What to produce:
Only what runs from the line with "annotated boxes (frame 1" to the final line of the records below should be given again, word for word.

________________

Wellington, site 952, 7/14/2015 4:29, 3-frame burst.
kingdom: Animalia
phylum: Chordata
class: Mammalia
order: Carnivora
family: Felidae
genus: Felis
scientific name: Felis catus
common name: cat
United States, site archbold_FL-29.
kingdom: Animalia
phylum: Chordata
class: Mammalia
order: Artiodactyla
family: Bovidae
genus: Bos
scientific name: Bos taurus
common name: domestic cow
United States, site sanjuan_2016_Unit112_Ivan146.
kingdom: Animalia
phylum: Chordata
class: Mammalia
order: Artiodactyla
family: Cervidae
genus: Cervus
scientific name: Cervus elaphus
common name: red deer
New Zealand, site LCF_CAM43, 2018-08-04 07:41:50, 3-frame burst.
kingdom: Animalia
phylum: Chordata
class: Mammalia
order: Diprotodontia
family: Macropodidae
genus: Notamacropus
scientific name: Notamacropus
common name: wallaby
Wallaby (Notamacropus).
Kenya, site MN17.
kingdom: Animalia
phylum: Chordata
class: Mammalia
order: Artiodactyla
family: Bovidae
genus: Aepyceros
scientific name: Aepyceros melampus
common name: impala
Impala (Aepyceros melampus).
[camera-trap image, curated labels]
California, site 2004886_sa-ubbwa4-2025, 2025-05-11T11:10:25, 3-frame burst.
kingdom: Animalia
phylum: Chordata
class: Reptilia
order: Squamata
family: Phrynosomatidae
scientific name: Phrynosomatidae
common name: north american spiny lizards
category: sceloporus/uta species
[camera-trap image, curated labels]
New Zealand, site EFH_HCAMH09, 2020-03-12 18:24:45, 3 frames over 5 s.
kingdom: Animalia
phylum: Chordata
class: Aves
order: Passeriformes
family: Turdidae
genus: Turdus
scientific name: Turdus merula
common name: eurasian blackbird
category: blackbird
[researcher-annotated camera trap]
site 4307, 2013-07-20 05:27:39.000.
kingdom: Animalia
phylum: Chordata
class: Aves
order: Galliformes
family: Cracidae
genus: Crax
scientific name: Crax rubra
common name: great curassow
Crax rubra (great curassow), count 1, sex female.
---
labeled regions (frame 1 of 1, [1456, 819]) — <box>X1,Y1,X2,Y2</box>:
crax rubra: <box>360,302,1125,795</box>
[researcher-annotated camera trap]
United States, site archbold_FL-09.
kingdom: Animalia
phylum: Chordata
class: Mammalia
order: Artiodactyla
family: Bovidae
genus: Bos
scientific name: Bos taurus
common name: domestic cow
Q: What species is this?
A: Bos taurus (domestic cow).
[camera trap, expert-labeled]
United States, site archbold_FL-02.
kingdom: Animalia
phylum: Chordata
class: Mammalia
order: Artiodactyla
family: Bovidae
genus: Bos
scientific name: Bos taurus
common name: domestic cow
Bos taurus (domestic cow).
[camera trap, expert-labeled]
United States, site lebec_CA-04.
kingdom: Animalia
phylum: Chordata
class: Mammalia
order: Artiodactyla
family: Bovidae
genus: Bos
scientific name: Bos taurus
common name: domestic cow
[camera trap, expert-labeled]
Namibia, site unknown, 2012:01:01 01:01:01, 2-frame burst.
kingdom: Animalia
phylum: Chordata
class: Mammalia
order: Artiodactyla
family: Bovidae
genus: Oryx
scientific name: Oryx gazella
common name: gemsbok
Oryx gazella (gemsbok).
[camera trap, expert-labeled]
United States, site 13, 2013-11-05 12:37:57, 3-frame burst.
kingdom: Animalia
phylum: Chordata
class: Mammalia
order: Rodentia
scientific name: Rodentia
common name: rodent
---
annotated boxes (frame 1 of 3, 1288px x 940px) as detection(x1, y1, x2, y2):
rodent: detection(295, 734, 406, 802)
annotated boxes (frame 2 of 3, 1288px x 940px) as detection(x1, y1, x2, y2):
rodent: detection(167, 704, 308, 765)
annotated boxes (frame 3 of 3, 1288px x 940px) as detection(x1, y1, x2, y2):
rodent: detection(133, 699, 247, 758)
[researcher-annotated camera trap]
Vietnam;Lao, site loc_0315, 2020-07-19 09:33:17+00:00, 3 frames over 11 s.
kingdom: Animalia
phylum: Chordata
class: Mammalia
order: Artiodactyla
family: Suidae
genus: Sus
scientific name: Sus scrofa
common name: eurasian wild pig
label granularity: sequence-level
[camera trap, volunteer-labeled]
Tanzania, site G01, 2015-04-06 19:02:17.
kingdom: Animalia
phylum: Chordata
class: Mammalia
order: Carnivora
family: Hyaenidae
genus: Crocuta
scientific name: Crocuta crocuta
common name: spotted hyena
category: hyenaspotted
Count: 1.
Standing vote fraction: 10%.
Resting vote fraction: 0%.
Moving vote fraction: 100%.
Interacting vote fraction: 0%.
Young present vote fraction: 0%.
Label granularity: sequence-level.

________________

Solution for this problem:
annotated boxes (frame 1 of 3, 1288px x 940px) as detection(x1, y1, x2, y2):
rodent: detection(295, 734, 406, 802)
annotated boxes (frame 2 of 3, 1288px x 940px) as detection(x1, y1, x2, y2):
rodent: detection(167, 704, 308, 765)
annotated boxes (frame 3 of 3, 1288px x 940px) as detection(x1, y1, x2, y2):
rodent: detection(133, 699, 247, 758)
[researcher-annotated camera trap]
Vietnam;Lao, site loc_0315, 2020-07-19 09:33:17+00:00, 3 frames over 11 s.
kingdom: Animalia
phylum: Chordata
class: Mammalia
order: Artiodactyla
family: Suidae
genus: Sus
scientific name: Sus scrofa
common name: eurasian wild pig
label granularity: sequence-level
[camera trap, volunteer-labeled]
Tanzania, site G01, 2015-04-06 19:02:17.
kingdom: Animalia
phylum: Chordata
class: Mammalia
order: Carnivora
family: Hyaenidae
genus: Crocuta
scientific name: Crocuta crocuta
common name: spotted hyena
category: hyenaspotted
Count: 1.
Standing vote fraction: 10%.
Resting vote fraction: 0%.
Moving vote fraction: 100%.
Interacting vote fraction: 0%.
Young present vote fraction: 0%.
Label granularity: sequence-level.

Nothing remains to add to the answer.